Isidro Esnaola

La hipocresía del discurso sobre el comercio internacional en evidencia

Parece que las organizaciones agrarias son las que mejor conocen cómo se las gasta la Unión Europea. Sus rápidas valoraciones se centraron en denunciar a Bruselas porque esta vez, como tantas otras anteriormente, van a terminar sufriendo las consecuencias de sus políticas comerciales. Apuntaron acertadamente que tanto cuando hay acuerdo –como el firmado recientemente con Mercosur–, como cuando hay desacuerdo –como en este caso con la industria aeronáutica de por medio–, siempre acaban pagando los agricultores. Lo cierto es que la UE vela, sobre todo, por los intereses de los grandes grupos industriales.
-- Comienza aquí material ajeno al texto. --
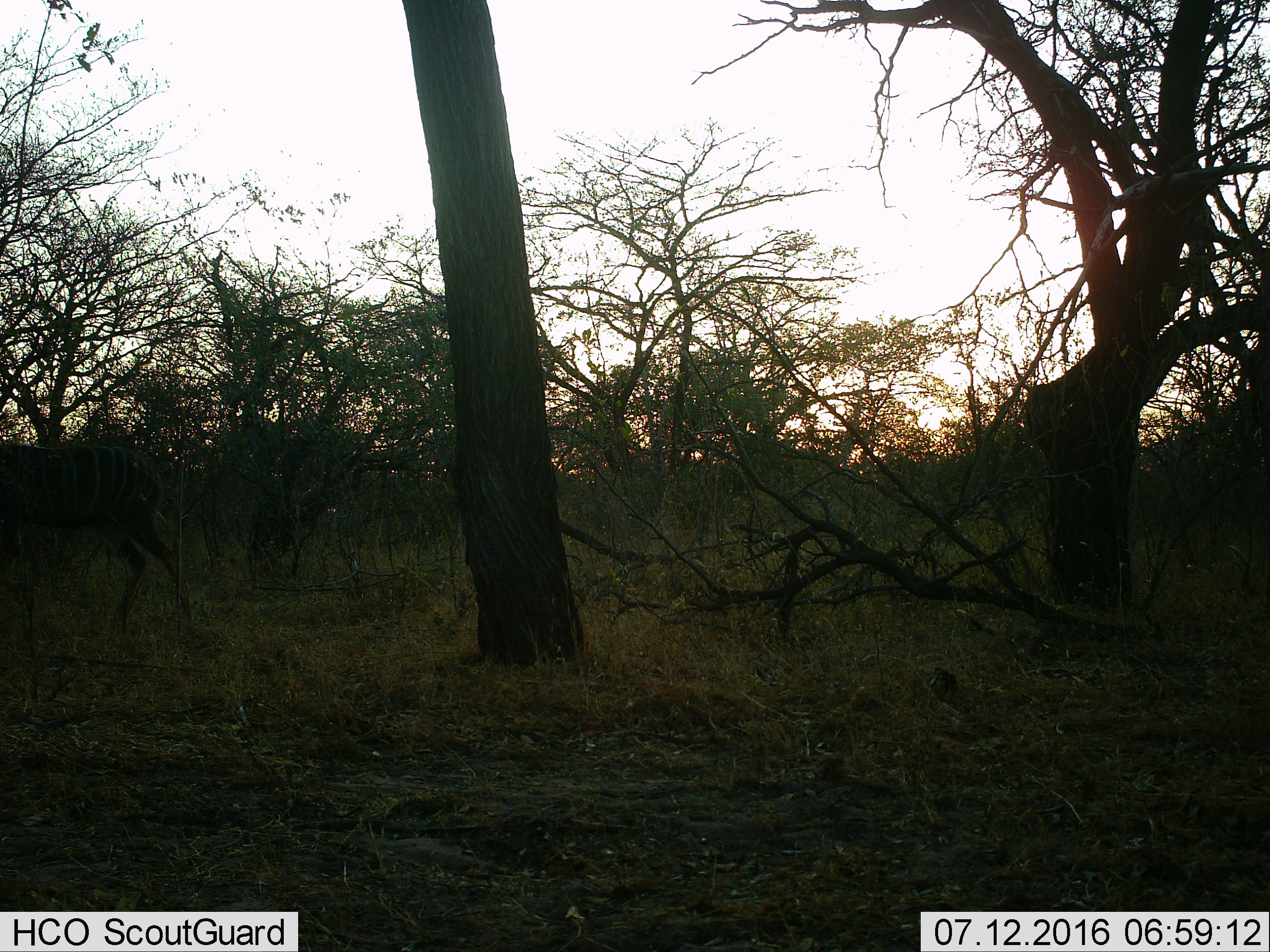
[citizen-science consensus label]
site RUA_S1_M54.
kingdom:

Su valoración contrastó con la de la mayoría de actores políticos que vieron filón para meterse con Donald Trump –y de paso esconder la responsabilidad de la UE en lo ocurrido– y se lanzaron a criticar los nuevos aranceles, como hubieran sido otra ocurrencia más del presidente norteamericano, cuando en realidad se trata de la resolución de un conflicto entre EEUU y la UE que lleva latente más de 15 años. La Organización Mundial del Comercio ha terminado castigando a la Unión Europea por prácticas económicas ilegales, esto es, contrarias a las normas del comercio internacional. El dictamen evidencia que las ayudas de Estado a empresas locales en detrimento de sus competidoras foráneas no se limitan a los aranceles, sino que cuentan con un amplio abanico de instrumentos. Y tampoco es una costumbre exclusivamente europea: EEUU se enfrenta a un expediente similar en el seno de la OMC por las ayudas que otorgó a Boeing. Una lección importante para situar en sus justos términos las actuales guerras comerciales.
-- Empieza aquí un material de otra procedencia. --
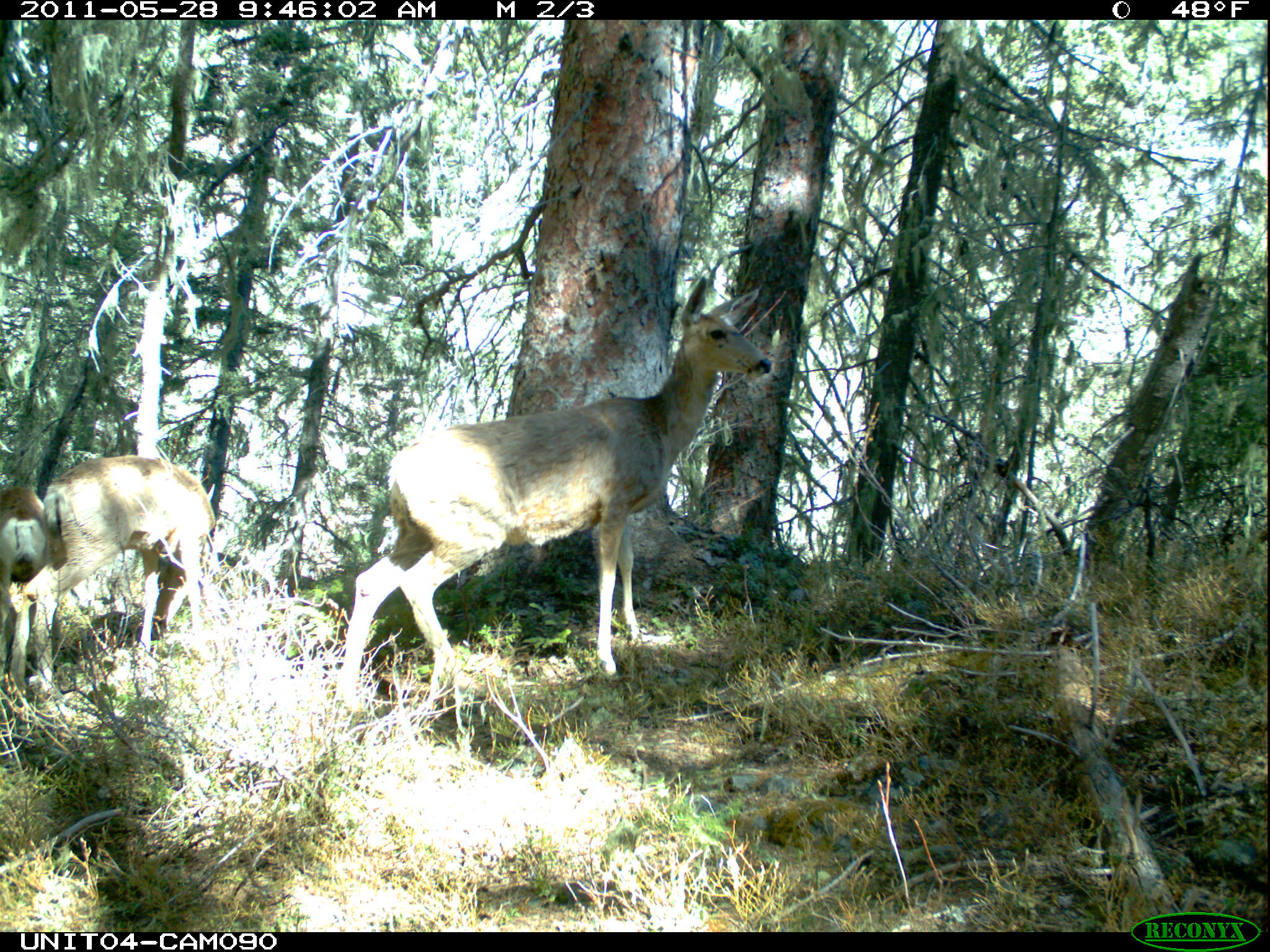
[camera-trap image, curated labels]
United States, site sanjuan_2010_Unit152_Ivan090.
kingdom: Animalia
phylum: Chordata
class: Mammalia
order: Artiodactyla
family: Cervidae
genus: Odocoileus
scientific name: Odocoileus hemionus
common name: mule deer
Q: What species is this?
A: Odocoileus hemionus (mule deer).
En este contexto de constante y sistemática transgresión de las reglas por parte de los Estados para beneficiar con recursos públicos a las compañías propias, hablar de competencia –ya sea en el mercado internacional o en el mercado interno– es simplemente una quimera. Los Estados intervienen en los asuntos económicos de una manera directa, saltándose sus propias reglas; y los poderosos, mucho más.

Queda una conclusión clara: el futuro del tejido productivo propio exige que haya detrás un Estado vasco que lo respalde.